The speakeasy had grown notably less noisy in reaction to this brief conflict. Zel’s amusement at the stranger’s near-instant retreat was punctuated by the feeling of myriad staring eyes and ever so slight disappointment. A small part of her would’ve preferred the slightest of conflicts, even just a few understated threats and insults.
She sat back down and returned her blade to its holster, and found the curious looks of the patrons leaving her within mere seconds. In moments she was back to idly sipping her cider, but Strolvath wouldn’t stop looking up at her with a weird look in his eyes that told her he had something to say.
Just meeting his gaze was a sufficient signal to make him grin childishly and facetiously remark: “Don’t go usin’ that line too often, might end up sproutin’ a dick when you swallow some beast’s Azoth Stone.”
The first thought that shot through her head - and one that she vocalized alongside a raised eyebrow - was “What?”
Right after, she put two and two together - the subtle slur to his words, the bloodshot eyes, the flushed nose. “He’s drunk already,” she thought. “How long has it been, twenty minutes?”

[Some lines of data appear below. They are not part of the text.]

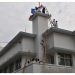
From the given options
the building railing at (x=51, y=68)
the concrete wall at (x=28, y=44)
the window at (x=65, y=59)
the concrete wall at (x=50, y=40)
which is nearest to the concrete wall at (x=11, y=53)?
the concrete wall at (x=28, y=44)

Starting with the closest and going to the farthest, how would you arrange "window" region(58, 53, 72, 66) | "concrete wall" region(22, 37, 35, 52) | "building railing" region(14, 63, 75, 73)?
"building railing" region(14, 63, 75, 73), "window" region(58, 53, 72, 66), "concrete wall" region(22, 37, 35, 52)

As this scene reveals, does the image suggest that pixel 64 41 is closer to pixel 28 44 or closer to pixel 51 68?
pixel 28 44

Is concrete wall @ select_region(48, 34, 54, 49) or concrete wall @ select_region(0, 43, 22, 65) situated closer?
concrete wall @ select_region(48, 34, 54, 49)

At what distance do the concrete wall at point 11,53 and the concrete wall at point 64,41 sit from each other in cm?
362

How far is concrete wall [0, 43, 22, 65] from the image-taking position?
21.1 meters

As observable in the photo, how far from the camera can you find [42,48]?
2014cm

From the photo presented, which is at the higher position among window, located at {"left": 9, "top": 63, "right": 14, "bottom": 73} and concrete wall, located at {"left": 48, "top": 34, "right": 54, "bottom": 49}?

It was a curious thing, seeing someone that normally fakes a drunkard persona in a state of genuine inebriation. Almost as curious as that bizarre joke he had made.

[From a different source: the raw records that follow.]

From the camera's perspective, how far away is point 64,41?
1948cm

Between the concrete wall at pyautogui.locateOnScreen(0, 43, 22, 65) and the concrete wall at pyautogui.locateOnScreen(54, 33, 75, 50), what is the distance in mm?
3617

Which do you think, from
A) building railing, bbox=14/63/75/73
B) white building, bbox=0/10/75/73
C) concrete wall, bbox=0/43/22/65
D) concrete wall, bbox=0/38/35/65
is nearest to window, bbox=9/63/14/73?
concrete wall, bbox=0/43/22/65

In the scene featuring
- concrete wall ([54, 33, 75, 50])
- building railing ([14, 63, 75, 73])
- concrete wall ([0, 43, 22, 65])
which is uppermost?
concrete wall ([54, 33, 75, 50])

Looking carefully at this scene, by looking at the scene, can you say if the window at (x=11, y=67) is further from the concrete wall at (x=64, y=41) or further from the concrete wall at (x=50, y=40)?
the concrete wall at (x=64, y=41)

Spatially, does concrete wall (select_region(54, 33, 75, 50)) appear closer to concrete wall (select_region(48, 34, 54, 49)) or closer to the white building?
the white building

“I mean, y’gotta know that consumin’ ‘nother livin’ thing’s Azoth in any form is gonna have more consequences than some new traits,” he gravelled in his half-gone voice, leaning in and lowering his voice even further before he continued. “When you’s riled up like just now I can damn-near see a maneater’s silhouette behind you, not to mention the pointier teeth.”
“Really? You can see the thing’s silhouette behind me?” she questioned, her mind already being pulled in three different directions by the drunken counter-propagandist’s remarks.
He nodded, taking a sip of his booze before he gestured to his Brass Eye, “Ol’ buddy Sigma made it so it helps visualize the immaterial if I try. I wouldn’t worry ‘bout it, probably just fuggin’... Azothic bleedoff when you’s usin’ the thing’s main trait. Wendigos’re walkin’ vengeance curses, after all.”
“Alright, then what’d you mean by that dick joke? You really think that’s possible?” she steered the conversation back to the part that befuddled her most.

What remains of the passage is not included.